I don't understand this new generation of CS fans. Some people spend hundreds on virtual loot boxes and unpack them on live streams and youtube for the sake of clicks and when you check out their user accounts they never even fucking play CSGO. They're fucking faking it, because there's an audience for this kind of shit. How is it possible that some weapon skins sell for hundreds or even thousands in RL cash, when all they do is add a new texture to your weapon and do absolutely nothing else?

Yeah, I can totally see Seal Team 6 rocking some of those.
In terms of gameplay, however, CS hasn't changed one bit. Heck, people are still playing mostly the exact same maps we've played 16 years ago and there's still no aiming down sights. You tap that trigger and try to go for the headshot or figure out your gun's spray pattern and counter it by moving the crosshairs away from the enemy. All these years on Call of Duty have completely fucked me up when I decided to give CSGO a try. TotalBiscuit uploaded a video of it a while back, it looked good, I wanted to try it and it was just like the old days. I fucking hated it, because I died all the time and I couldn't kill shit. I circle-strafed and sprayed like an idiot, I rushed right towards enemy players no matter how badly outnumbered I was and gave up on the whole thing very quickly, at least until giving it a second chance a few days ago.

It came back after a while. In case of doubt, stand still or even crouch. Shift-walk and make no noise. Don't fucking reload after every single kill. Don't stand out in the open like a retard. But even then, the game has been out for a few years now, people play this thing 24/7, they know their spray patterns and they're younger, faster and more experienced with this shit than I'll ever be again in this life. Eventually, I gave up on trying to get any good with an AK47 or an M4 and just went for an FN P90 which can be sprayed fairly safely. Or one of the scoped rifles when I had the cash, so I could actually see and hit shit from a distance. I'm not shy to admit I cheesed it. And eventually this happened...

It'll only go downhill from here. Time to uninstall.
I remained on top of the scoreboard for the rest of the match and, for a moment, everything felt like the good old days. I didn't freak out, panic and fuck up whenever I ran into enemy players. I snuck around, ambushed them, felt in control. Basically the exact opposite of how I normally play CSGO.

The amount of skill it takes to be good at CS is ridiculous. You need an insane level of awareness, map knowledge, a sense of timing when it comes to peeking and reloading and don't get me started on how difficult it is to kill shit when you're used to gunplay mechanisms of games like CoD. When you finally get the hang of it and completely dominate a round or two, you get a sense of reward far more satisfying than any CoD killstreak.

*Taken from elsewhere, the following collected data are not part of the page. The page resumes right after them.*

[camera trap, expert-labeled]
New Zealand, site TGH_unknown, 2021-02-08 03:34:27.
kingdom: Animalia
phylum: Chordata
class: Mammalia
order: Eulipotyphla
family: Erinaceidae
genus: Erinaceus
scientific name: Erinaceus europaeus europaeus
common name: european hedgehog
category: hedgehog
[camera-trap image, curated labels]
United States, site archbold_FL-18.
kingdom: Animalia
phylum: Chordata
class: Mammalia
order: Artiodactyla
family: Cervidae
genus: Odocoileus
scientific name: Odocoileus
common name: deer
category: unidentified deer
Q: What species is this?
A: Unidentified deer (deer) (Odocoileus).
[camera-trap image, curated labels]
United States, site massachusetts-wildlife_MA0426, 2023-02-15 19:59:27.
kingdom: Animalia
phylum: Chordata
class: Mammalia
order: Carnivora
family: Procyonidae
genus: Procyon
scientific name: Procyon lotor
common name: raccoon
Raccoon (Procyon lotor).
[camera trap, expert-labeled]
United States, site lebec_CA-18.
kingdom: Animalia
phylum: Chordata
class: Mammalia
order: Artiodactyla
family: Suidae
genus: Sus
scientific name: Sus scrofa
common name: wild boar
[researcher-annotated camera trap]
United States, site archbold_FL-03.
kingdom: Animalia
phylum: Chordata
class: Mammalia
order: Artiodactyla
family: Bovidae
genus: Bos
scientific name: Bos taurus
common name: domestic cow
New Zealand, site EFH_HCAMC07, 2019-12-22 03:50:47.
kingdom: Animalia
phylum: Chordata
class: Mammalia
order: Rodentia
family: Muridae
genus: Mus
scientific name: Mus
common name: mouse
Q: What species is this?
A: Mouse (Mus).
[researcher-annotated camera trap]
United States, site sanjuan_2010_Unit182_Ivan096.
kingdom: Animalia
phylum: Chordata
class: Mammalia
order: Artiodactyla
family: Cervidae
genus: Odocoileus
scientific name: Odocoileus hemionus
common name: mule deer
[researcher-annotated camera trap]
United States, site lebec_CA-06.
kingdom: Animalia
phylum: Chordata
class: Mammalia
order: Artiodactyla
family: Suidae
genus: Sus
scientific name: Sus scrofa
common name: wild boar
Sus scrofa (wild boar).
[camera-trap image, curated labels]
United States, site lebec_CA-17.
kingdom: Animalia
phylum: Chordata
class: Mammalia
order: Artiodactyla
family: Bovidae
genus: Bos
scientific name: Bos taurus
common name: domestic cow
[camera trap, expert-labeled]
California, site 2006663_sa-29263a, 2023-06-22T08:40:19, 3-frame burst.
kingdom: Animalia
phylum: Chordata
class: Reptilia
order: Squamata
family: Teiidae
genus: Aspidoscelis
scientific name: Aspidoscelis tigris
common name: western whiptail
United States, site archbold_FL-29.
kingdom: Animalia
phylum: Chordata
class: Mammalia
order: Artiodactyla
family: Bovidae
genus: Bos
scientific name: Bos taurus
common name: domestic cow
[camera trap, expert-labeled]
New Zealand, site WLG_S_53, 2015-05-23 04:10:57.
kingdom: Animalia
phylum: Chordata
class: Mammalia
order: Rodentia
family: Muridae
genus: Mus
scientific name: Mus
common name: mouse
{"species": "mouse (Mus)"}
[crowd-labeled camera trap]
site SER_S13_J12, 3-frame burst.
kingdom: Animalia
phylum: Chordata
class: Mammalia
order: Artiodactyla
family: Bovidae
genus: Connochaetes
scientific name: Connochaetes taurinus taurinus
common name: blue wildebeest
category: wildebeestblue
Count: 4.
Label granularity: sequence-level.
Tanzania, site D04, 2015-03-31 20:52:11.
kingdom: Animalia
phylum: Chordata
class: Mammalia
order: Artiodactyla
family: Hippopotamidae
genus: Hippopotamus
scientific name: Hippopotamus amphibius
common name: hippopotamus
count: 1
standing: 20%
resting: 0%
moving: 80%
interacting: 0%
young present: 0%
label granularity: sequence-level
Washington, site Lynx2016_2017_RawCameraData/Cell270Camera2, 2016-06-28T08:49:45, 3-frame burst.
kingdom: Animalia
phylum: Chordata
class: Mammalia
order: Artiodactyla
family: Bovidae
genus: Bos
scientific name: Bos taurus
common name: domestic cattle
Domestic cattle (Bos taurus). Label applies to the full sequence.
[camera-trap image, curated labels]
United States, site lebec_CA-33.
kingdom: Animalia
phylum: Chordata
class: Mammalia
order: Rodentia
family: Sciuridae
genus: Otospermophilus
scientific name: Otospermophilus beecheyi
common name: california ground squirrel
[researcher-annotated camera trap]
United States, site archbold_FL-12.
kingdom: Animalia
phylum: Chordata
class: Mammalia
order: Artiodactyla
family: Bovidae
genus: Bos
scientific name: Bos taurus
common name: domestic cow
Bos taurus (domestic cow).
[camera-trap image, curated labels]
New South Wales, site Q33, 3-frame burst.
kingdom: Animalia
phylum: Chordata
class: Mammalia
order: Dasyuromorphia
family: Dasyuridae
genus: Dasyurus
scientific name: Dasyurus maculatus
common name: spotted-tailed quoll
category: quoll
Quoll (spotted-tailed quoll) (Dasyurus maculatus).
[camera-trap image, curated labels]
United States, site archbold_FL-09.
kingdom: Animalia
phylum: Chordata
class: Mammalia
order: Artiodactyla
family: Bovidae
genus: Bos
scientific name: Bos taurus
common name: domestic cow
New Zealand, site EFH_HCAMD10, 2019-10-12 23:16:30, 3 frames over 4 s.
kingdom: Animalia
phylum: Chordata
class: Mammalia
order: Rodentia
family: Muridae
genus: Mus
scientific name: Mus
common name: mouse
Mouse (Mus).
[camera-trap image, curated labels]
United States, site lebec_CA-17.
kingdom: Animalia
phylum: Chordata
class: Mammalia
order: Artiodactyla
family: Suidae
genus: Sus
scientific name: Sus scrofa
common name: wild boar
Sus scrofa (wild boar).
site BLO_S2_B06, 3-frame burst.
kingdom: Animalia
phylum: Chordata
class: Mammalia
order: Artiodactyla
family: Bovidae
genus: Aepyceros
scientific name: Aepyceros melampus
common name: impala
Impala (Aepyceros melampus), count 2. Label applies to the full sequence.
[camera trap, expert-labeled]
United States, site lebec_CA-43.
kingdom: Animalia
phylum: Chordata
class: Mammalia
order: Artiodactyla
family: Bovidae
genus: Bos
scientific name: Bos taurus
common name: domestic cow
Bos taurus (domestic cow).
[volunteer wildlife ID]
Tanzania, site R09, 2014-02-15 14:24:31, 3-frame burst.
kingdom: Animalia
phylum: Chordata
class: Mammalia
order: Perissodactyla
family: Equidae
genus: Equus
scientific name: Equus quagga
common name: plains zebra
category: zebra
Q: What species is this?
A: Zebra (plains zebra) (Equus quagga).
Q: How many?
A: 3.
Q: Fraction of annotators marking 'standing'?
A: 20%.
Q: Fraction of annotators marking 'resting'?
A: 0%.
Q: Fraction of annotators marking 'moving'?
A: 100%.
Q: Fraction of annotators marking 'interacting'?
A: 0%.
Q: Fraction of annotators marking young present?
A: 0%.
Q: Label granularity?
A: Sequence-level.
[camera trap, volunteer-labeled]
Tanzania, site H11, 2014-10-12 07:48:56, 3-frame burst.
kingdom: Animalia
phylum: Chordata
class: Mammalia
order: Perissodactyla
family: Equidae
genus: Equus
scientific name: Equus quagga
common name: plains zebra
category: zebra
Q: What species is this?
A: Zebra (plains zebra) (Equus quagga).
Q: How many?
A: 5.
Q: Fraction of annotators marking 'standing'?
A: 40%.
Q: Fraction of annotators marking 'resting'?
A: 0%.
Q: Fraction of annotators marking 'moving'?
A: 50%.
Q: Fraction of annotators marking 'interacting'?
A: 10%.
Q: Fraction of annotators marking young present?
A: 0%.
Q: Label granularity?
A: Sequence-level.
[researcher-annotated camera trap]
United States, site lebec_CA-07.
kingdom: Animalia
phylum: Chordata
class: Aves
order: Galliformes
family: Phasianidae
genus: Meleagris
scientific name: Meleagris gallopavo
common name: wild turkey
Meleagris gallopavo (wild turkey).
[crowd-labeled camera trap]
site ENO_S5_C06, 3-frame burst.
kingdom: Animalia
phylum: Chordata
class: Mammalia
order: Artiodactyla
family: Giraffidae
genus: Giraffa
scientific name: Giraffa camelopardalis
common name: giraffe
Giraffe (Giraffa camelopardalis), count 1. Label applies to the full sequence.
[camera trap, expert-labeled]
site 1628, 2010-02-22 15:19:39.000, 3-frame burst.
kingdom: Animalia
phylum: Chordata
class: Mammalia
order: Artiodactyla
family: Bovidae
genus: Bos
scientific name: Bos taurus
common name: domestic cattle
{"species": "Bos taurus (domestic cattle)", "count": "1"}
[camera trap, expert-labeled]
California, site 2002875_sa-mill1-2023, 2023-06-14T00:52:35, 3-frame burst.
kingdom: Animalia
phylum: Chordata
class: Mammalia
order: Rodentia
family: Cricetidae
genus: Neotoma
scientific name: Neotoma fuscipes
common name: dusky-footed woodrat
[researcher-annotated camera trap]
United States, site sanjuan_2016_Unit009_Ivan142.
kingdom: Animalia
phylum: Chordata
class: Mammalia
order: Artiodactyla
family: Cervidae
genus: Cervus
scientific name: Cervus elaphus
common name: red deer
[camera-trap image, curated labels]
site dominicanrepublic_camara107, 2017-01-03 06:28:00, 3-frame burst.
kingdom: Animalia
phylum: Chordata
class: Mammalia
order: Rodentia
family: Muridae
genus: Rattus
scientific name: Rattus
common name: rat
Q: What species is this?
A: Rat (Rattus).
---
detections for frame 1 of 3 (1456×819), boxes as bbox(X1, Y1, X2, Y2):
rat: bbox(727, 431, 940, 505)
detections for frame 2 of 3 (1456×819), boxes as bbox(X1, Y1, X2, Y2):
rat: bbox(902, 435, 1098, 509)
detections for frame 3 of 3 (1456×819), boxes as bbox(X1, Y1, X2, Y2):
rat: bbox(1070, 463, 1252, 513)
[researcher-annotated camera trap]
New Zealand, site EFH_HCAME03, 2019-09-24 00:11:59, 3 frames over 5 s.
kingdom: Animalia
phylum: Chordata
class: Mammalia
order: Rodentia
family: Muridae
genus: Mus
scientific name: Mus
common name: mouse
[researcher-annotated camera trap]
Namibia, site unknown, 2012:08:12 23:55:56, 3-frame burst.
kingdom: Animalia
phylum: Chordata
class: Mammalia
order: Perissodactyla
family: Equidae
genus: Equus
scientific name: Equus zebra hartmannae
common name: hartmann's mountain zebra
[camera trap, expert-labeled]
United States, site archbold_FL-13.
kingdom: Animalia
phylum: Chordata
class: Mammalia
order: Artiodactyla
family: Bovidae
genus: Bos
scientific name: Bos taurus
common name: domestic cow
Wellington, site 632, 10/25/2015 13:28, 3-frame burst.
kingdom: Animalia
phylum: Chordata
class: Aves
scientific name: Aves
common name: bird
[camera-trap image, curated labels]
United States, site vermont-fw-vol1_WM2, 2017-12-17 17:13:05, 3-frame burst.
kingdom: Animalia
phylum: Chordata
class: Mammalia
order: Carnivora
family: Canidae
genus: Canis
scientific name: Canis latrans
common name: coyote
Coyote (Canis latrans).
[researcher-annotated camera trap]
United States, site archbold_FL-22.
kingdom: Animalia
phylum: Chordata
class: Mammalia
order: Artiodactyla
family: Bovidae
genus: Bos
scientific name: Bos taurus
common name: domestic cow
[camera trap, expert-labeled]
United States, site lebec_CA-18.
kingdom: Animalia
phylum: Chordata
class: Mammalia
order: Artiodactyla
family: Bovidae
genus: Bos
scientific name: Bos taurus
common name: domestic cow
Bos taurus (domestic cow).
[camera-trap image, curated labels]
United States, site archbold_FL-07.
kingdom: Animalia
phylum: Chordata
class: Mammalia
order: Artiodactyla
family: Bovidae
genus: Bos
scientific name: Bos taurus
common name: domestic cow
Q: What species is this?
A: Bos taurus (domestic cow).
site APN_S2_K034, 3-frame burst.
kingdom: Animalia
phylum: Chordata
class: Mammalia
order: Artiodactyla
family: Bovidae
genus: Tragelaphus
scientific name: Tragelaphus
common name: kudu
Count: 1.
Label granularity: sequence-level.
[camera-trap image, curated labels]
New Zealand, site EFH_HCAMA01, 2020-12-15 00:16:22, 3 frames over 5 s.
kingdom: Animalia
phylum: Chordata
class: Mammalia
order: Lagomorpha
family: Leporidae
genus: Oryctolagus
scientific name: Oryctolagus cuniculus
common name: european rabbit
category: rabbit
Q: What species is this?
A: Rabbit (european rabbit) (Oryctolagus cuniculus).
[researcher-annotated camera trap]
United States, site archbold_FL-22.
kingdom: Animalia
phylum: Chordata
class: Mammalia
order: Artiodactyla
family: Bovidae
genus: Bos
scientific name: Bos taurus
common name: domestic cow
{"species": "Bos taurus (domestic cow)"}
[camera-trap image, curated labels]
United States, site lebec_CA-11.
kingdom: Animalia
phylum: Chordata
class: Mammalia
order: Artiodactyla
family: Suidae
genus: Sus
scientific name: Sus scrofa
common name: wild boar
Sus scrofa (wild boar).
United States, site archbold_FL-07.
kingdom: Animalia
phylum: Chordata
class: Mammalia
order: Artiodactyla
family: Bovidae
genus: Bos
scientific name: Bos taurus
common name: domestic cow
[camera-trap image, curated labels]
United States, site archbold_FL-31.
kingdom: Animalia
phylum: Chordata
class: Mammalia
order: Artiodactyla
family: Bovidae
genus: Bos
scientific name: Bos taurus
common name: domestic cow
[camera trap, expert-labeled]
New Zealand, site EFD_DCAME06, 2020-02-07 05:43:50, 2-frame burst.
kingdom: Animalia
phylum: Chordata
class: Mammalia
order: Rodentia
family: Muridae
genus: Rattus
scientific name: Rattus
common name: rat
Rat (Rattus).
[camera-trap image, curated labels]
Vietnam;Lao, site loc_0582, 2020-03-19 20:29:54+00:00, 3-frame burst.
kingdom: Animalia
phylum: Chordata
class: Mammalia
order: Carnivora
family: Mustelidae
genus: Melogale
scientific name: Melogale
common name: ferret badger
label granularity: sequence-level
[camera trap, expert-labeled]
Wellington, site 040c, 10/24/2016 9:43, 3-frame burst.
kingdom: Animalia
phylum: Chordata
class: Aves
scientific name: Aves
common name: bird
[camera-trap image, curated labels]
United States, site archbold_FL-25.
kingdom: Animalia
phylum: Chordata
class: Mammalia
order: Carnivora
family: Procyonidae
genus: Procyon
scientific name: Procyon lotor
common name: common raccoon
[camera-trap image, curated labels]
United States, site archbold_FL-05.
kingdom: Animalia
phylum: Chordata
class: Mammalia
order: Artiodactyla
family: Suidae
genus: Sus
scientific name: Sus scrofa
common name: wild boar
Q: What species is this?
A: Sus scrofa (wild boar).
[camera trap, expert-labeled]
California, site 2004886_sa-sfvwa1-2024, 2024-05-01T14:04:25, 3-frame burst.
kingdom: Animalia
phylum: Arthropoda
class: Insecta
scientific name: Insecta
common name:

I'm not claiming to be any good now. I had an epic moment and I'm hoping to repeat that at some point, but that's as good as it gets for me. I have so many games to play and so many articles to write for my job, I doubt I'll ever get dedicated enough to reach an at least average skill level on there. But I can see where the hype and fascination stem from, even 16 years later. And the insane amount of pressure when you're the last surviving member on the team and everyone gets to watch when you save the round - or utterly fail by being a complete noob. I think I'm gonna get my FPS fix on CSGO from now on. Sorry, CoD, we had some great times together, but I've run into an old flame and she's still surprisingly hot.